Syria Conflict

Since the time of Woodrow Wilson’s ‘Fourteen Points’ for a brave new world in the aftermath of World War I, US policy-makers have been motivated by a messianic sense of America’s duty to impose its model of liberal-economic-democracy over the entire world. America has a doctrine that is for export and a desire to implement that on a world scale. There is also something intrinsic about the founding of the USA that makes it – rather than any ex-communist state – the paragon of a world revolutionary citadel: a dichotomy derived from European Rationalism and from Puritanism: both revolts against the traditional order.

Major Ralph Peters, subsequently lieutenant colonel, a prominent military strategist who served with the Office of the Deputy Chief of Staff for Intelligence, whose area of expertise is the former Soviet bloc and Eurasia, appears to have coined the term ‘constant conflict’. This might be perceived as the American democratic counterpart of Trotsky’s ‘permanent – world – revolution’. Peters has written of this in an article by that name in a military strategy journal:

“We have entered an age of constant conflict. …

“We are entering a new American century, in which we will become still wealthier, culturally more lethal, and increasingly powerful. We will excite hatreds without precedent.

‘Information destroys traditional jobs and traditional cultures; it seduces, betrays, yet remains invulnerable. How can you counterattack the information others have turned upon you?

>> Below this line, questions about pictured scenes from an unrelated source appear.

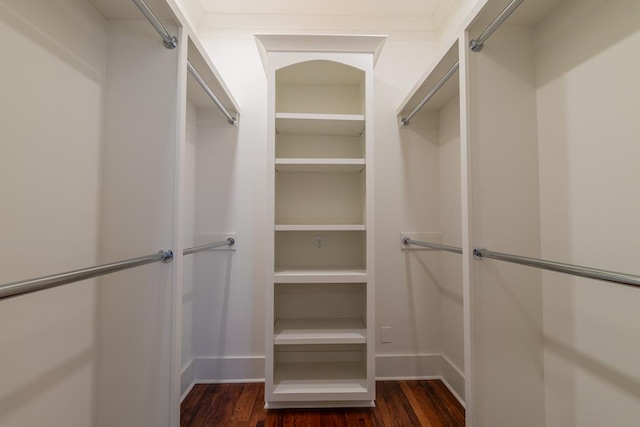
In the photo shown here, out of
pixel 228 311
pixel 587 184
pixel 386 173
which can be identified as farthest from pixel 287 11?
pixel 228 311

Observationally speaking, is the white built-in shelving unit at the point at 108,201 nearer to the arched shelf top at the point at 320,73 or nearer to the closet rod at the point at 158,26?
the closet rod at the point at 158,26

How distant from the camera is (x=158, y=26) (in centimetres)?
105

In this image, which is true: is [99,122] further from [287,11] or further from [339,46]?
[287,11]

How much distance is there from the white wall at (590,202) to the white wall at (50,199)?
5.94 feet

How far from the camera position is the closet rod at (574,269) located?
616 millimetres

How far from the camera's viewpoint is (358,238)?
1986 millimetres

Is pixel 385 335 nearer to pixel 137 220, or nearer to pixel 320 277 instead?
pixel 320 277

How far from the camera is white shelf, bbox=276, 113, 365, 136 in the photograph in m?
1.70

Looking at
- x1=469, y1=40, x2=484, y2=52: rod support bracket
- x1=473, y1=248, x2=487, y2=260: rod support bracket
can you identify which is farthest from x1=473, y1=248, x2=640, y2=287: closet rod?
x1=469, y1=40, x2=484, y2=52: rod support bracket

There is no effective option other than competitive performance. For those individuals and cultures that cannot join or compete with our information empire, there is only inevitable failure …The attempt of the Iranian mullahs to secede from modernity has failed, although a turbaned corpse still stumbles about the neighborhood. Information, from the internet to rock videos, will not be contained, and fundamentalism cannot control its children. Our victims volunteer.” (Ralph Peters, ‘Constant Conflict’, Parameters, Summer 1997, 4-14, )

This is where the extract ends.